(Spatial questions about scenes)
** begin **
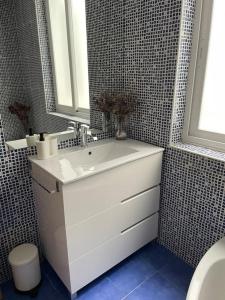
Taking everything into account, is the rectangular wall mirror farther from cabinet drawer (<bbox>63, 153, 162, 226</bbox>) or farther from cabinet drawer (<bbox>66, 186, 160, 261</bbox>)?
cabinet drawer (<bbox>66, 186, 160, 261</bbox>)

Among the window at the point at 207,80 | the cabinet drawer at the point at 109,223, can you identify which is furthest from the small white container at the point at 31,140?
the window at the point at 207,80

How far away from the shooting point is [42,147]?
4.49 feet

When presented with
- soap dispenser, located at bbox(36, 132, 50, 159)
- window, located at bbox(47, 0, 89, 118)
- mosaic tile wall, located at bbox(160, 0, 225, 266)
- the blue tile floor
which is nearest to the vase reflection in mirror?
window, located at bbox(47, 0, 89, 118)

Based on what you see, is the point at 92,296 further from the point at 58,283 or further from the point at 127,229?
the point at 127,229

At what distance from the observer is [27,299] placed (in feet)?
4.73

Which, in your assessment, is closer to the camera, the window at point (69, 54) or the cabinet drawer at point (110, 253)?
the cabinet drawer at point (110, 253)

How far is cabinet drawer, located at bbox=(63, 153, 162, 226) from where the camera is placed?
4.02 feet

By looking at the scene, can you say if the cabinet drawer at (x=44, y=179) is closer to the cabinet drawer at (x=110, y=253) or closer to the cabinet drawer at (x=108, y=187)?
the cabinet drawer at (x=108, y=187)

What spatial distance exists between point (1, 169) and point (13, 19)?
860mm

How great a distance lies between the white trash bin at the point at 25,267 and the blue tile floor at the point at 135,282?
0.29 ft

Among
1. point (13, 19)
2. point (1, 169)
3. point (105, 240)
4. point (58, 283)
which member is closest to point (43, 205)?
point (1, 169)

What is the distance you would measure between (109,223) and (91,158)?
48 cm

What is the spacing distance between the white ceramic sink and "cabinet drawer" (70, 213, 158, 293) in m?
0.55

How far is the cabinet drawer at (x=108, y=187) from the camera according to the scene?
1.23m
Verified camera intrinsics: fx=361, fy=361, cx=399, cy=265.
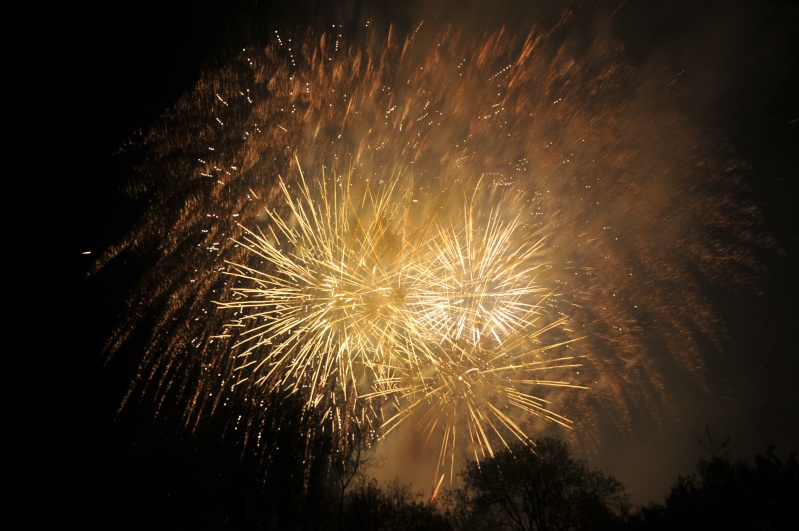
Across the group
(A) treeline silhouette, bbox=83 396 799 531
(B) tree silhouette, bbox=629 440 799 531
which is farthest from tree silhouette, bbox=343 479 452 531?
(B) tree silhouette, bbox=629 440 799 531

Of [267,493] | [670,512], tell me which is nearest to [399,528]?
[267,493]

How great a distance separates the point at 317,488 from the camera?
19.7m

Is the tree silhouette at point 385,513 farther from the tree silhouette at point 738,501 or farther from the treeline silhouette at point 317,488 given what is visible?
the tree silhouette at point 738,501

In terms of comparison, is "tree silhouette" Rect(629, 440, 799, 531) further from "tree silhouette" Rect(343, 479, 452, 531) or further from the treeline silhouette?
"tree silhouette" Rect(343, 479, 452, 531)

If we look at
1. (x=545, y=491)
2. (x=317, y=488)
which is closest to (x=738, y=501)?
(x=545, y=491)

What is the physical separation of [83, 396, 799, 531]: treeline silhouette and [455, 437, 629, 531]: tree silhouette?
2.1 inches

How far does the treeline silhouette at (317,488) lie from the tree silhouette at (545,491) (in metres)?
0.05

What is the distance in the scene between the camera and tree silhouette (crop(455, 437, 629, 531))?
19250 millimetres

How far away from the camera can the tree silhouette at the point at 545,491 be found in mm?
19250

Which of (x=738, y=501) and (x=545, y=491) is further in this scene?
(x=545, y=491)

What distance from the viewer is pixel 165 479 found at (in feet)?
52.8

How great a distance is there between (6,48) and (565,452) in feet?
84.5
** end **
**SET TASK**
Reproduce the listing above verbatim, omitting the pictures.

**TASK ANSWER**
Taking everything into account, is the rectangular wall mirror farther from cabinet drawer (<bbox>63, 153, 162, 226</bbox>) or farther from cabinet drawer (<bbox>66, 186, 160, 261</bbox>)?
cabinet drawer (<bbox>66, 186, 160, 261</bbox>)

Among the window at the point at 207,80 | the cabinet drawer at the point at 109,223, can you identify which is furthest from the small white container at the point at 31,140?
the window at the point at 207,80

How far away from the shooting point is [42,147]?
4.49 feet

When presented with
- soap dispenser, located at bbox(36, 132, 50, 159)
- window, located at bbox(47, 0, 89, 118)
- mosaic tile wall, located at bbox(160, 0, 225, 266)
- the blue tile floor
which is nearest to the vase reflection in mirror?
window, located at bbox(47, 0, 89, 118)

Based on what you see, is the point at 92,296 further from the point at 58,283 or further from the point at 127,229?
the point at 127,229

At what distance from the observer is [27,299] placed (in feet)?
4.73

Which, in your assessment, is closer to the camera, the window at point (69, 54) or the cabinet drawer at point (110, 253)?
the cabinet drawer at point (110, 253)

How far is cabinet drawer, located at bbox=(63, 153, 162, 226) from where the camera is placed?
4.02 feet

By looking at the scene, can you say if the cabinet drawer at (x=44, y=179) is closer to the cabinet drawer at (x=110, y=253) or closer to the cabinet drawer at (x=108, y=187)?
the cabinet drawer at (x=108, y=187)

What spatial distance exists between point (1, 169) and point (13, 19)?
860mm

How great a distance lies between the white trash bin at the point at 25,267 and the blue tile floor at the point at 135,282?
0.29 ft

Among
1. point (13, 19)
2. point (1, 169)
3. point (105, 240)
4. point (58, 283)
which member is closest to point (43, 205)?
point (1, 169)

What is the distance you would measure between (109,223) and (91,158)?
48 cm

What is the spacing distance between the white ceramic sink and "cabinet drawer" (70, 213, 158, 293) in m?
0.55

How far is the cabinet drawer at (x=108, y=187) from the camera according to the scene?
1.23m
Verified camera intrinsics: fx=361, fy=361, cx=399, cy=265.
Across the group
(A) treeline silhouette, bbox=83 396 799 531
(B) tree silhouette, bbox=629 440 799 531
which is farthest from tree silhouette, bbox=343 479 452 531?
(B) tree silhouette, bbox=629 440 799 531

Of [267,493] | [670,512], tell me which is nearest to [399,528]?
[267,493]

How great a distance separates the point at 317,488 from the camera?
19.7m

Is the tree silhouette at point 385,513 farther from the tree silhouette at point 738,501 or farther from the treeline silhouette at point 317,488 given what is visible?
the tree silhouette at point 738,501

In terms of comparison, is "tree silhouette" Rect(629, 440, 799, 531) further from "tree silhouette" Rect(343, 479, 452, 531) or further from the treeline silhouette?
"tree silhouette" Rect(343, 479, 452, 531)

If we look at
1. (x=545, y=491)
2. (x=317, y=488)
which is closest to (x=738, y=501)?
(x=545, y=491)

What is the physical separation of [83, 396, 799, 531]: treeline silhouette and [455, 437, 629, 531]: tree silhouette?
2.1 inches

How far does the treeline silhouette at (317,488) lie from the tree silhouette at (545,491) (in metres)?
0.05

What is the distance in the scene between the camera and tree silhouette (crop(455, 437, 629, 531))?
19250 millimetres

How far away from the camera can the tree silhouette at the point at 545,491 be found in mm?
19250

Which of (x=738, y=501) and (x=545, y=491) is further in this scene?
(x=545, y=491)

What distance from the viewer is pixel 165 479 found at (in feet)?
52.8

How great a distance is there between (6,48) and (565,452) in feet?
84.5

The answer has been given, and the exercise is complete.